Gaudreau’s game hasn’t been good enough in past playoffs — a significant talking point again this season. However, the narrative has changed for many who believe that the support he has with two stellar linemates and the all-for-one team toughness can allow him to continue dominating like he has all season. “He’s an unbelievable player — one of the best in the world — who can take over games,” says Tkachuk. “He’s done it in games before for us. I’m looking forward to seeing it.”
So is Sutter: “Probably one of the big reasons [they’ll be better] would be that they got their asses kicked, and they are proud guys and good players. There’s a big storm coming here this week.”
For his part, Gaudreau has learned from past mistakes, transforming himself into a two-way player at Sutter’s insistence. The change resulted in a 115-point season that saw everyone on his line score 40 goals. Toffoli, Mikael Backlund and 35-goal man Andrew Mangiapane give the Flames significant secondary scoring, while Coleman and Calle Jarnkrok have helped Dillon Dube enter the playoffs on a significant scoring binge.
All six blue liners had career seasons, spearheaded by Rasmus Andersson and Noah Hanifin, who will face the Stars’ top line all series long. Chris Tanev and Oliver Kylington are a formidable second pairing in a sextet that accumulated the third-most points from defencemen in the league. Erik Gudbranson and Nikita Zadorov are expected to lead physically, as the faces of the group, which is interesting given that it was the big Russian who first called the Flames “easy to play against” when his Avalanche stomped on Calgary three years ago.

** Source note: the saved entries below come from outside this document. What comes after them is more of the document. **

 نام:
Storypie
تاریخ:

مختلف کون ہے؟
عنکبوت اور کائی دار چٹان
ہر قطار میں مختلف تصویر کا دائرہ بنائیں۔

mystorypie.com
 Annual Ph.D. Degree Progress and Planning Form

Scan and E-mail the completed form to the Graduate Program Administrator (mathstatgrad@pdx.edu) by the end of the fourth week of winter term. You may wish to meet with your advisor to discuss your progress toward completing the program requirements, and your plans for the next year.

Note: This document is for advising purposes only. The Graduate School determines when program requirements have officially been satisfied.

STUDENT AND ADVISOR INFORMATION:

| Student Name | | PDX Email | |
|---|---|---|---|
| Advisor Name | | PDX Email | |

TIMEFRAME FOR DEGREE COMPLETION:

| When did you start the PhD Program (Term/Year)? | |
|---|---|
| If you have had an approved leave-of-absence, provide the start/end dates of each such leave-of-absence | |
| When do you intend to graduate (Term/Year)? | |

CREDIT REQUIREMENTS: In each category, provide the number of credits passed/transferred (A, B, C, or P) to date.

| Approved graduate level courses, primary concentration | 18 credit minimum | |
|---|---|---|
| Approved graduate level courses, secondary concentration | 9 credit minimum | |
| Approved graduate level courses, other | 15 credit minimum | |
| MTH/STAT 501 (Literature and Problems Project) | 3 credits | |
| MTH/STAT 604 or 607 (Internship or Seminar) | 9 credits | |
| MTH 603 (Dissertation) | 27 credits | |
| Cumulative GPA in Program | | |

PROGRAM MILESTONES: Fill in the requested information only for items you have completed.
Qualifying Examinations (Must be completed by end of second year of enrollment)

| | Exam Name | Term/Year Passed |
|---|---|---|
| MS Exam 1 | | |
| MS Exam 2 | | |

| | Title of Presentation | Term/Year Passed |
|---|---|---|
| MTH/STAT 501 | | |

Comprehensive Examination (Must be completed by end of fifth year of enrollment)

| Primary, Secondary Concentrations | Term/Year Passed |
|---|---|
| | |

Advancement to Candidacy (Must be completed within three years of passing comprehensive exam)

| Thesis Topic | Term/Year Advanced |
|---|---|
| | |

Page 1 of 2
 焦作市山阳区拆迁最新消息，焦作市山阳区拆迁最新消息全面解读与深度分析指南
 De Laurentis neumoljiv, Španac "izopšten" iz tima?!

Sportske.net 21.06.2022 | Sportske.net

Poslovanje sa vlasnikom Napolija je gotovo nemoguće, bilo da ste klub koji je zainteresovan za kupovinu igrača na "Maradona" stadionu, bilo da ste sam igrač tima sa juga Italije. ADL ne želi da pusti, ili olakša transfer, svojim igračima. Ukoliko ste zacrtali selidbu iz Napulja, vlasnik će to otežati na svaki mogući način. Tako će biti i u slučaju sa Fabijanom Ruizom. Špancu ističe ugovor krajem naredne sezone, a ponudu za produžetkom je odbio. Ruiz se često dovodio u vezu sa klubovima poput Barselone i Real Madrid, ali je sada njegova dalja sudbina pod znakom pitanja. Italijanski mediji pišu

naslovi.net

“Just playing playoff-style hockey all season long has got us ready for the next step for this team,” says Lucic. “Just talking to guys about the differences between 2018-19 and now. They almost felt like they peaked too early. We did what we were supposed to do this year, but you kind of forget everyone starts at zero again. Ask anyone and they’ll tell you the goal is to win the Stanley Cup, but the goal is actually to win Game 1 and go from there.
“The main thing for the learning curve for this group has been more to look at what the task at hand is on a daily basis instead of looking at the big picture. That kind of keeps things in perspective. One thing we have to continue doing is playing to the identity of the team we built this year. Ultimately that will give us success.”
The Flames were 2-0-1 against the Stars this season but certainly don’t feel like they dominated the team that ousted them two years ago en route to the Cup Final. “We’re looking forward to playing a team that’s had our number and played very well against us and has carried the play mostly every game against us,” says Tkachuk. “We’re going to have to prove it to a team that’s been one of the best teams in the league at this time of the year for the last number of years. So, going into this series, they’ve done it, most of their guys have done it. We haven’t, so that puts them at a big advantage going into the series. We’ve got to prove it.”
They certainly do.
“This is the proving time of year — a time when players show up,” says Coleman, born and raised in Texas. “The games get harder and you either up your game or back down. We have a lot of proud players in our room and now they have some experience to lean on. Guys who had tremendous regular seasons are going to have to take it up even more. We have a talented top line but we win as a committee.
“I think we really believe in our room we have what it takes to be successful come playoff time.”